== EXERCISE BRIEF ==
Once the line containing "genus: Syncerus" is located, output it and every line after it through the end of the records, exactly as written and nothing else.

====

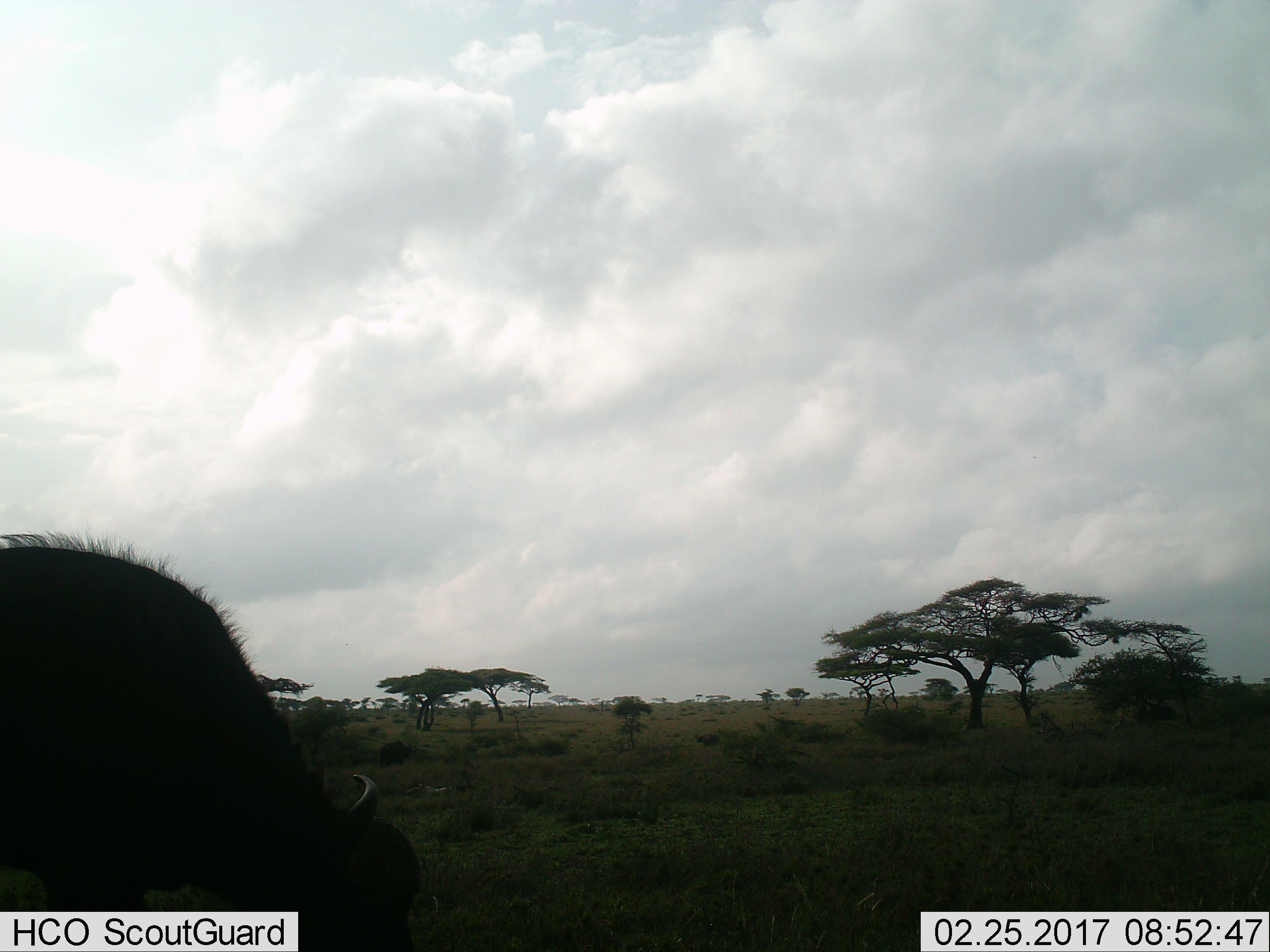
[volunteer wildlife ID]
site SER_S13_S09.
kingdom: Animalia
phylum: Chordata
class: Mammalia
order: Artiodactyla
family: Bovidae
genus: Syncerus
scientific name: Syncerus caffer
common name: african buffalo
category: buffalo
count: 1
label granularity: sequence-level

====

== OUTPUT BELOW ==
genus: Syncerus
scientific name: Syncerus caffer
common name: african buffalo
category: buffalo
count: 1
label granularity: sequence-level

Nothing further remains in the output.